Setiap suara terasa mengancam—dengungan jauh kipas ventilasi raksasa, tetesan air misterius dari pipa berkarat, gemerisik yang mungkin hanya tikus mutan penghuni terowongan, atau mungkin juga drone pengintai mikro yang menyelinap tanpa suara. Logikanya yang terlatih terus menghitung probabilitas deteksi, menganalisis rute teraman, menghemat energi sel datapad-nya yang berharga. Tapi kini ada variabel baru dalam kalkulasinya: harapan samar untuk bertemu Orion di titik pertemuan, dan ketakutan mendalam akan apa yang akan terjadi jika salah satu dari mereka tidak berhasil. Emosi—variabel pengganggu itu—kini menjadi bagian tak terpisahkan dari algoritma bertahan hidupnya.

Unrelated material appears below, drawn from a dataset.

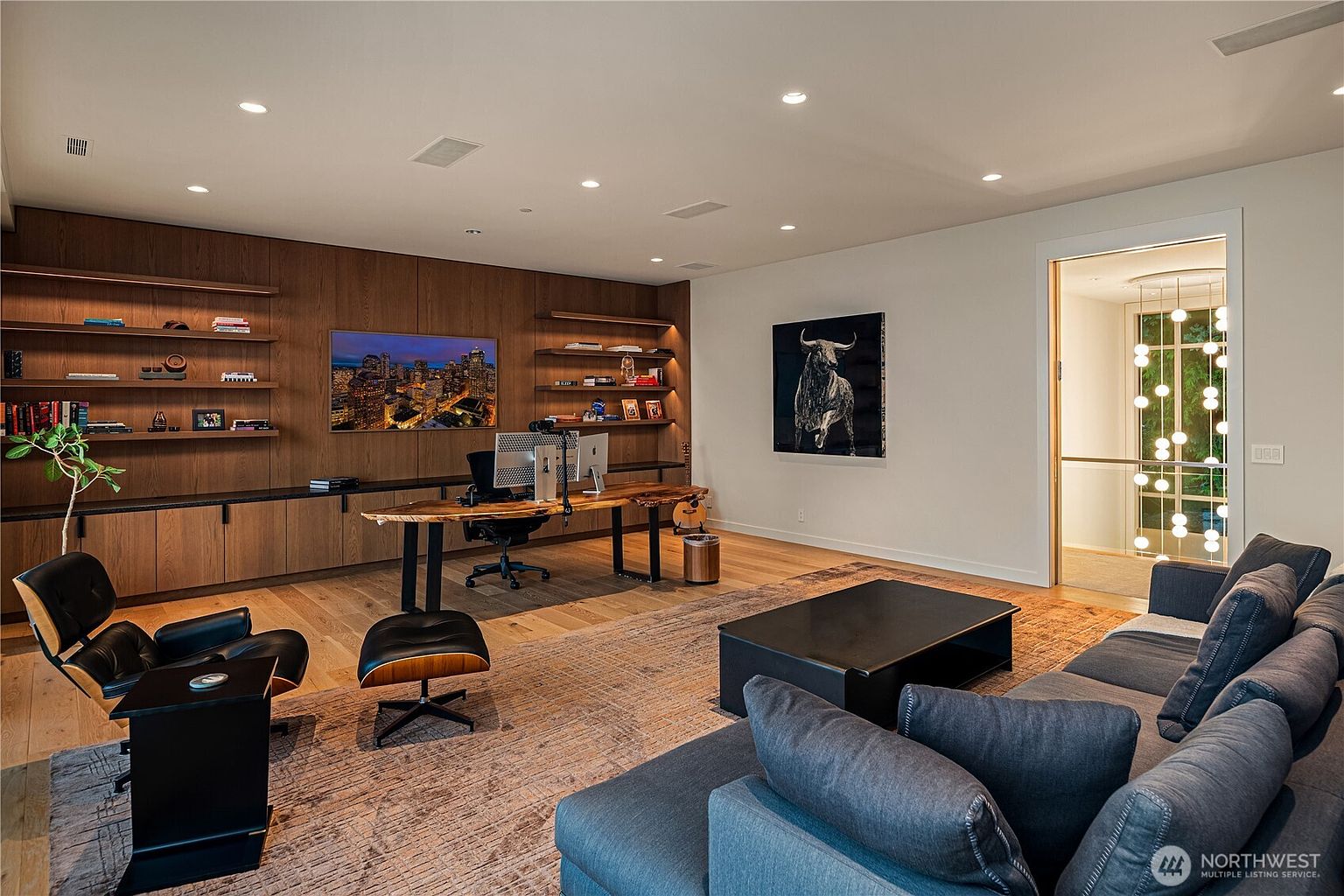 This sophisticated home office features a striking live-edge wood desk as the centerpiece, set against a wall of custom floor-to-ceiling wood shelving and cabinetry. The room includes a comfortable lounge area with a dark grey sofa and an iconic Eames-style lounge chair, all anchored by a textured area rug. A large bull portrait adds a bold artistic statement, while the open doorway reveals a modern staircase illuminated by a unique, cascading globe chandelier.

Ia harus meretas beberapa pintu akses pemeliharaan, mem-bypass sensor gerak tua, dan bahkan menonaktifkan sementara satu unit sanitation bot pembersih terowongan yang hampir menabraknya di persimpangan gelap. Jari-jarinya, yang biasa menari di atas konsol holografik steril, kini kotor oleh debu dan minyak, tapi gerakannya tetap presisi saat ia menghubungkan datapad-nya ke panel akses darurat, menjalankan skrip bypass yang ia tulis dengan tergesa-gesa. Setiap keberhasilan kecil terasa seperti kemenangan besar, setiap pintu yang terbuka adalah langkah menjauh dari sangkar logikanya.

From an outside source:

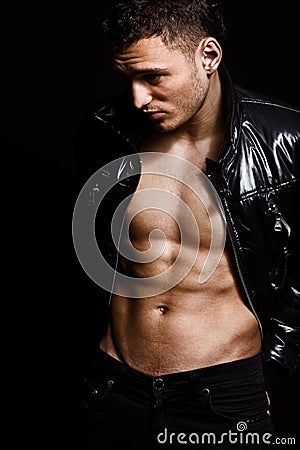 Fashion shot of muscular handsome man Stock Photo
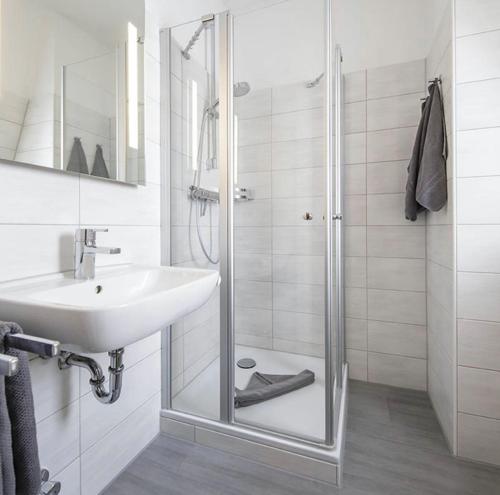 ein Bad mit einer Glasdusche und einem Waschbecken in der Unterkunft Hotel Gasthof Zur Post in Cuxhaven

Sementara itu, Orion merasakan realitas yang berbeda namun sama kerasnya di sistem pembuangan limbah kota. Bau busuk yang menyengat menusuk hidungnya, membuatnya mual. Kegelapan pekat hanya bisa ditembus oleh lampu senter kecil di kepalanya. Ia harus berjalan membungkuk di lorong-lorong rendah berlendir, sesekali kehilangan pijakan di lantai yang licin. Ini adalah penghinaan total bagi status Alpha-nya, sebuah ironi pahit yang tidak luput dari perhatiannya. Ia, yang terbiasa dengan udara tersaring dan permukaan steril, kini berkubang dalam kotoran harfiah kota yang ia bantu kelola.

Namun, di tengah kondisi menjijikkan itu, Orion menemukan cadangan kekuatan yang tidak ia ketahui dimilikinya. Pelatihan fisik elite yang dulu ia anggap hanya formalitas, kini berguna. Ia bisa bergerak cepat dan relatif senyap, menahan napas saat melewati genangan limbah yang dalam, bahkan berhasil memanjat dinding vertikal yang licin menggunakan tonjolan pipa sebagai pijakan darurat saat mendengar suara patroli di atasnya. Rasa jijiknya perlahan tergantikan oleh fokus primal untuk bertahan hidup. Dan pikiran tentang Lyra—tentang keberaniannya, kecerdasannya, dan koneksi aneh yang terjalin di antara mereka—menjadi bahan bakar tak terduga yang mendorongnya maju. Ia membawa buku kulit itu di dalam lapisan tahan air darurat yang ia buat dari kantong spesimen medis di apartemennya; artefak rapuh itu terasa seperti sauh di tengah lautan kekacauan ini.

Perjalanan mereka menuju Sektor Reruntuhan memakan waktu hampir dua siklus gelap penuh, jauh lebih lama dari perkiraan awal mereka. Kelelahan fisik mulai menggerogoti. Lyra merasakan otot-ototnya yang jarang digunakan menjerit protes. Orion merasakan lapar yang sesungguhnya untuk pertama kali dalam hidupnya, bukan sekadar notifikasi dari AKP bahwa level glukosanya rendah. Mereka berdua mulai meragukan keputusan impulsif mereka. Apakah ini sepadan? Apakah kebebasan jiwa yang samar-samar dijanjikan oleh teks itu layak ditukar dengan perjuangan kotor dan berbahaya ini?